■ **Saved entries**
● ● ● ●
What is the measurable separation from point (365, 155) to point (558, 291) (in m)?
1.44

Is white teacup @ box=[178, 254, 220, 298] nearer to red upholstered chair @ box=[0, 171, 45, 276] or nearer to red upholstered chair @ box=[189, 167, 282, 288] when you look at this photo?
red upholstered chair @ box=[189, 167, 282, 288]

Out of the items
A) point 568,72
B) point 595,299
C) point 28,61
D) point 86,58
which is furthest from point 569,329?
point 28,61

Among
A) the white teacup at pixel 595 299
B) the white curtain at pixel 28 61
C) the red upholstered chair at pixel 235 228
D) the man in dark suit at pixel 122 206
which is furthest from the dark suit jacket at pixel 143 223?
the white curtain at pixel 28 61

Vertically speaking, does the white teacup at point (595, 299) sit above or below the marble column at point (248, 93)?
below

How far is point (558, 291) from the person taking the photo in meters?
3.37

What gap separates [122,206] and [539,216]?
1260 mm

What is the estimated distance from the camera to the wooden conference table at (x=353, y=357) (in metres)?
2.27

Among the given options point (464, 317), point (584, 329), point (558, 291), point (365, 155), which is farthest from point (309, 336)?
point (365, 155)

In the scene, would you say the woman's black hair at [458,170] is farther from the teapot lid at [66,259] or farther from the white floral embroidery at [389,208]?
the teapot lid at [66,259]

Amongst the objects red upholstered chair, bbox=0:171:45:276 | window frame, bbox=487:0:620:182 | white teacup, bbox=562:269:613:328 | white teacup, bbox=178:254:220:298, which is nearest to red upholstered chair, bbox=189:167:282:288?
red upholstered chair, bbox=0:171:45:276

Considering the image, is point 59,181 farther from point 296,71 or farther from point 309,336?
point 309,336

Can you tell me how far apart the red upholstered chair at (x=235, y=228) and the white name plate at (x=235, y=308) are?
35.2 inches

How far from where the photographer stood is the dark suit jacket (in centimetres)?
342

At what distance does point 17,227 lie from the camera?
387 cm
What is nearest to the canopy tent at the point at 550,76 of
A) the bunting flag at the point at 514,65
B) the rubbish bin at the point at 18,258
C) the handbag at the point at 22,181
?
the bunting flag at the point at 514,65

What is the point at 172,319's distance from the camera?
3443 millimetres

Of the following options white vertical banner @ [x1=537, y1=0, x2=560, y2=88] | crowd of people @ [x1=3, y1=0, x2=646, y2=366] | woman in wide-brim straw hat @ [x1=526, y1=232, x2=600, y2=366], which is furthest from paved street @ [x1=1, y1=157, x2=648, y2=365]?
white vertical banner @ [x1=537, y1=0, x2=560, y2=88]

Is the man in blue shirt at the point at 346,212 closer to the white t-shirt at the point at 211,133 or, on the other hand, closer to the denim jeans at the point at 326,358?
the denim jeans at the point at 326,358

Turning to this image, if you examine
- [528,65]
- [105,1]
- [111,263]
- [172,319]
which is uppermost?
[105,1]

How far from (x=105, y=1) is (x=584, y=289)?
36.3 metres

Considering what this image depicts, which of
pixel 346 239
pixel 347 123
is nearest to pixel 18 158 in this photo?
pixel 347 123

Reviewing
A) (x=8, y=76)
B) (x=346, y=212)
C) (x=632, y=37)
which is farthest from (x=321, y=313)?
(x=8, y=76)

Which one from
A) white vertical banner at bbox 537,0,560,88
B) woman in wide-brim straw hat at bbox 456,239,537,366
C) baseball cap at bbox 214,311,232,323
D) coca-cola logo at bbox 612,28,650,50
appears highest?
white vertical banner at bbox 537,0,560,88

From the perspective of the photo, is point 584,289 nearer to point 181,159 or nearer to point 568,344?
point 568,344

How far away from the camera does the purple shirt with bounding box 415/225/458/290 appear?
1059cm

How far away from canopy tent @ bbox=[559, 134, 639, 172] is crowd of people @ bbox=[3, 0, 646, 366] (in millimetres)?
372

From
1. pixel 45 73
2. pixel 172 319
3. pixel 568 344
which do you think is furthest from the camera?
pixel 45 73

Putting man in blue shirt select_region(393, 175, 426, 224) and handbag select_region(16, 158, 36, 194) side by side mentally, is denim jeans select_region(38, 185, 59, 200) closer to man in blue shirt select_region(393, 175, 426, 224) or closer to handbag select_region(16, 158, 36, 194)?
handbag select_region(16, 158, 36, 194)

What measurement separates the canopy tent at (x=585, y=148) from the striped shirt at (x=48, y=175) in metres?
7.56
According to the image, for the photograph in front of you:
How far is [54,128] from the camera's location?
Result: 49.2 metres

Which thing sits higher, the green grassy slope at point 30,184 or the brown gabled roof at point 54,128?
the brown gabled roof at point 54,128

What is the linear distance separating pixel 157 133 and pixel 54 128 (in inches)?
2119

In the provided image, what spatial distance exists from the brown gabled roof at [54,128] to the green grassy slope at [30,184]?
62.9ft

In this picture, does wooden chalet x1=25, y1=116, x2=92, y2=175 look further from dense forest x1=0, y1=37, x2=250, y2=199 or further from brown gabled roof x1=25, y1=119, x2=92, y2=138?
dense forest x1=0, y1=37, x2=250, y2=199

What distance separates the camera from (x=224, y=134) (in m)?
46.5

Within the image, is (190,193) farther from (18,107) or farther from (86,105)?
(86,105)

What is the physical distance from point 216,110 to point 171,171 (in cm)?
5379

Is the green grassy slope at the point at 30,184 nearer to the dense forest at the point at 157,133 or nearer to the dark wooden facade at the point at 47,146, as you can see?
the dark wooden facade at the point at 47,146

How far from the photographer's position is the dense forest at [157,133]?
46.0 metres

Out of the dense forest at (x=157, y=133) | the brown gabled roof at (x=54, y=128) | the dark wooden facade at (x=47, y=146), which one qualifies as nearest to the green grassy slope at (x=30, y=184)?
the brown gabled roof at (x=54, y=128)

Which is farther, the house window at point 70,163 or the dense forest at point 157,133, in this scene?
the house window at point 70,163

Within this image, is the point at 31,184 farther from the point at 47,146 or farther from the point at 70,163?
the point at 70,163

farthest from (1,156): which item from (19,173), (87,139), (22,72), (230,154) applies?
● ● ● ●
■ **What needs to be done**
Reproduce every one of the saved entry lines above verbatim, without any alteration.

■ **Answer in full**
What is the measurable separation from point (365, 155) to point (558, 291) (in m)?
1.44

Is white teacup @ box=[178, 254, 220, 298] nearer to red upholstered chair @ box=[0, 171, 45, 276] or nearer to red upholstered chair @ box=[189, 167, 282, 288] when you look at this photo?
red upholstered chair @ box=[189, 167, 282, 288]

Out of the items
A) point 568,72
B) point 595,299
C) point 28,61
D) point 86,58
which is furthest from point 569,329?
point 28,61

Among
A) the white teacup at pixel 595 299
B) the white curtain at pixel 28 61
C) the red upholstered chair at pixel 235 228
D) the man in dark suit at pixel 122 206
which is furthest from the dark suit jacket at pixel 143 223?
the white curtain at pixel 28 61

Vertically speaking, does the white teacup at point (595, 299) sit above or below the marble column at point (248, 93)?
below

How far is point (558, 291) from the person taking the photo in meters?
3.37

What gap separates [122,206] and [539,216]?
1260 mm

What is the estimated distance from the camera to the wooden conference table at (x=353, y=357) (in metres)?
2.27

Among the given options point (464, 317), point (584, 329), point (558, 291), point (365, 155), which is farthest from point (309, 336)?
point (365, 155)

In the scene, would you say the woman's black hair at [458,170] is farther from the teapot lid at [66,259] or farther from the white floral embroidery at [389,208]?
the teapot lid at [66,259]

Amongst the objects red upholstered chair, bbox=0:171:45:276 | window frame, bbox=487:0:620:182 | white teacup, bbox=562:269:613:328 | white teacup, bbox=178:254:220:298, which is nearest to red upholstered chair, bbox=189:167:282:288?
red upholstered chair, bbox=0:171:45:276

Considering the image, is point 59,181 farther from point 296,71 or farther from point 309,336?
point 309,336

Can you tell me how far apart the red upholstered chair at (x=235, y=228) and the white name plate at (x=235, y=308) are?
35.2 inches

How far from where the photographer stood is the dark suit jacket (in centimetres)?
342

At what distance does point 17,227 lie from the camera?
387 cm
What is nearest to the canopy tent at the point at 550,76 of
A) the bunting flag at the point at 514,65
B) the rubbish bin at the point at 18,258
C) the handbag at the point at 22,181
?
the bunting flag at the point at 514,65

What is the point at 172,319's distance from the camera?
3443 millimetres

Of the following options white vertical banner @ [x1=537, y1=0, x2=560, y2=88] | crowd of people @ [x1=3, y1=0, x2=646, y2=366] | woman in wide-brim straw hat @ [x1=526, y1=232, x2=600, y2=366], which is furthest from paved street @ [x1=1, y1=157, x2=648, y2=365]?
white vertical banner @ [x1=537, y1=0, x2=560, y2=88]

Is the man in blue shirt at the point at 346,212 closer to the white t-shirt at the point at 211,133 or, on the other hand, closer to the denim jeans at the point at 326,358?
the denim jeans at the point at 326,358

Turning to this image, if you examine
- [528,65]
- [105,1]
- [111,263]
- [172,319]
which is uppermost?
[105,1]

How far from (x=105, y=1) is (x=584, y=289)?
36.3 metres

Considering what this image depicts, which of
pixel 346 239
pixel 347 123
is nearest to pixel 18 158 in this photo?
pixel 347 123

Reviewing
A) (x=8, y=76)
B) (x=346, y=212)
C) (x=632, y=37)
which is farthest from (x=321, y=313)?
(x=8, y=76)

Which one from
A) white vertical banner at bbox 537,0,560,88
B) woman in wide-brim straw hat at bbox 456,239,537,366
C) baseball cap at bbox 214,311,232,323
D) coca-cola logo at bbox 612,28,650,50
appears highest?
white vertical banner at bbox 537,0,560,88

From the perspective of the photo, is point 584,289 nearer to point 181,159 or nearer to point 568,344?
point 568,344

How far away from the camera does the purple shirt with bounding box 415/225/458/290 appear?
1059cm

How far away from canopy tent @ bbox=[559, 134, 639, 172] is crowd of people @ bbox=[3, 0, 646, 366] (in millimetres)?
372

From
1. pixel 45 73
2. pixel 172 319
3. pixel 568 344
which do you think is furthest from the camera?
pixel 45 73

Putting man in blue shirt select_region(393, 175, 426, 224) and handbag select_region(16, 158, 36, 194) side by side mentally, is denim jeans select_region(38, 185, 59, 200) closer to man in blue shirt select_region(393, 175, 426, 224) or closer to handbag select_region(16, 158, 36, 194)?
handbag select_region(16, 158, 36, 194)

What measurement separates the canopy tent at (x=585, y=148) from the striped shirt at (x=48, y=175) in metres?
7.56
According to the image, for the photograph in front of you:
How far is [54,128] from the camera's location?
Result: 49.2 metres

Which thing sits higher, the green grassy slope at point 30,184 or the brown gabled roof at point 54,128?
the brown gabled roof at point 54,128

What is the linear distance separating pixel 157 133 and pixel 54 128 (in inches)?
2119

In the provided image, what spatial distance exists from the brown gabled roof at [54,128] to the green grassy slope at [30,184]?
62.9ft

In this picture, does wooden chalet x1=25, y1=116, x2=92, y2=175 look further from dense forest x1=0, y1=37, x2=250, y2=199 or further from brown gabled roof x1=25, y1=119, x2=92, y2=138?
dense forest x1=0, y1=37, x2=250, y2=199

What distance separates the camera from (x=224, y=134) (in m)?
46.5

Within the image, is (190,193) farther from (18,107) or farther from (86,105)?
(86,105)

What is the physical distance from point 216,110 to point 171,171 (in cm)?
5379

Is the green grassy slope at the point at 30,184 nearer to the dense forest at the point at 157,133 or nearer to the dark wooden facade at the point at 47,146, as you can see?
the dark wooden facade at the point at 47,146

How far from the photographer's position is the dense forest at [157,133]?
46.0 metres

Out of the dense forest at (x=157, y=133) | the brown gabled roof at (x=54, y=128) | the dark wooden facade at (x=47, y=146), which one qualifies as nearest to the green grassy slope at (x=30, y=184)?
the brown gabled roof at (x=54, y=128)

Which is farther, the house window at point 70,163 or the dense forest at point 157,133, in this scene?
the house window at point 70,163

Within this image, is the point at 31,184 farther from the point at 47,146 or farther from the point at 70,163?
the point at 70,163

farthest from (1,156): which item from (19,173), (87,139), (22,72), (230,154) applies?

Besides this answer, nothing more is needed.